For organizations navigating both the GHG Protocol standard and the emerging CRCF, one message emerges: continuous, observational data on carbon fluxes will become an increasingly important asset for compliance, better land management and certification.
Higher standards, better evidence
The Land Sector and Removals Standard sets a higher bar for companies claiming to remove carbon from the atmosphere and store it on land. This strengthens climate integrity, though it raises implementation questions that the market will work through in the coming years.
Continuous carbon flux monitoring provides one important part of the answer. It does not replace all other methods and will not remove all uncertainty. However, it provides a robust, science-based way to demonstrate ongoing storage, detect reversals, and support honest accounting of removals.
Companies that build this evidence base will be better positioned to comply with the new removals reporting requirements, demonstrate the achievement of climate targets, and understand how effective their land use and carbon farming strategies truly are.

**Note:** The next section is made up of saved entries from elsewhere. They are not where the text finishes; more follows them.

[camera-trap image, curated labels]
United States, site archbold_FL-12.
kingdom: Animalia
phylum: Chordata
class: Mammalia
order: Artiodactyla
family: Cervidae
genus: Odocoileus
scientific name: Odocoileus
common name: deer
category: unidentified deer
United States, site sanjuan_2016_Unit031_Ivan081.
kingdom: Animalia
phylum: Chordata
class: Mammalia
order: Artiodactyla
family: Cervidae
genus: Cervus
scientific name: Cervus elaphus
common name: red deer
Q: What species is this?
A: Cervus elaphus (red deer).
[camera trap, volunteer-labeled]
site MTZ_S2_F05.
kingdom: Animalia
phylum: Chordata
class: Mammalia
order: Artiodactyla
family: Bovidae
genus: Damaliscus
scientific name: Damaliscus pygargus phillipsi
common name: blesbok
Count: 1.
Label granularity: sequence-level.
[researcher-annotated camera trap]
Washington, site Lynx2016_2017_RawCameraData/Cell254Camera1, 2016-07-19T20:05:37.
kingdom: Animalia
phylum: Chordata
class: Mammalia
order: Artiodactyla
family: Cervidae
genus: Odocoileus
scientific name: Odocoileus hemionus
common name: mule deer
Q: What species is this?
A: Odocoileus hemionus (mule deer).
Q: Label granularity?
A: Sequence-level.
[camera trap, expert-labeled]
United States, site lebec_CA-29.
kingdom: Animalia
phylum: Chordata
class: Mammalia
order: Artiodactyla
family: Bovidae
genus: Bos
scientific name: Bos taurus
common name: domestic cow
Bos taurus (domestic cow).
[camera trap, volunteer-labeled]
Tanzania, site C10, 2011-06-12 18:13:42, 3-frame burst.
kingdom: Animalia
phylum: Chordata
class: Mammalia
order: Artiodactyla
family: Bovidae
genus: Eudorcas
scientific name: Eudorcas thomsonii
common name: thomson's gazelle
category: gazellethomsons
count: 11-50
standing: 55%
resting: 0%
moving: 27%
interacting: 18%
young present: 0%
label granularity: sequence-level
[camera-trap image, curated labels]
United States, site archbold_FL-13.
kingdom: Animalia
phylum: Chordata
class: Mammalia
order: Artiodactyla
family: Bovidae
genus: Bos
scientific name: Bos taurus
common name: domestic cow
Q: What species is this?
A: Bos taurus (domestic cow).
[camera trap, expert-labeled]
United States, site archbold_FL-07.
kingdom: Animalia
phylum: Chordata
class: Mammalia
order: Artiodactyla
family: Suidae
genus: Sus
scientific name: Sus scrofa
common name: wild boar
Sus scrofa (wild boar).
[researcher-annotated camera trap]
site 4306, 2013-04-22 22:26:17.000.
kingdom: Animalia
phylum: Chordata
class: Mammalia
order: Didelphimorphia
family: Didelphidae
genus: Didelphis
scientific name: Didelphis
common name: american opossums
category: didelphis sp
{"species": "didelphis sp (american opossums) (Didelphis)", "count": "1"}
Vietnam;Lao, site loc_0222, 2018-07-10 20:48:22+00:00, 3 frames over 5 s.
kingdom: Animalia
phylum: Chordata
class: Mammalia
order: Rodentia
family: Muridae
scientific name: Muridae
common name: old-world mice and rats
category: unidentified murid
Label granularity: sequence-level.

Meet the greatest climate challenges of our time with accurate measurements
Ready to see how Vaisala’s world-class instruments can help you reach your GHGs measurement goals? We’re here to help! Contact us and our team of experts will help you get started.
FAQs
What are GHG Protocol permanence requirements?
They require companies to monitor stored carbon over time and account for any losses in the year they occur, rather than assuming removals stay permanent.
How does Eddy Covariance-based flux monitoring support permanence?
Measuring continuous CO₂ fluxes between ecosystems and the atmosphere provides ongoing evidence of storage and early detection of reversals.
Is flux monitoring a replacement for soil sampling and models?
Sort of. Each measurement approach can be used independently, but each technology has different strengths and weaknesses. Used together, flux monitoring complements stock sampling and models by providing high resolution in-situ measurements on an ecosystem-scale that improves calibration, validation, and the credibility of carbon removals claims.
When do companies need to start preparing?
The standard applies from January 1, 2027, but companies may need data from the 2026 reporting year to avoid gaps in their evidence.
How does the Vaisala Quanterra Ecosystem Monitoring Service help?
It deploys and operates flux stations that deliver continuous carbon flux data, helping organizations meet GHG Protocol permanence requirements and align with EU CRCF.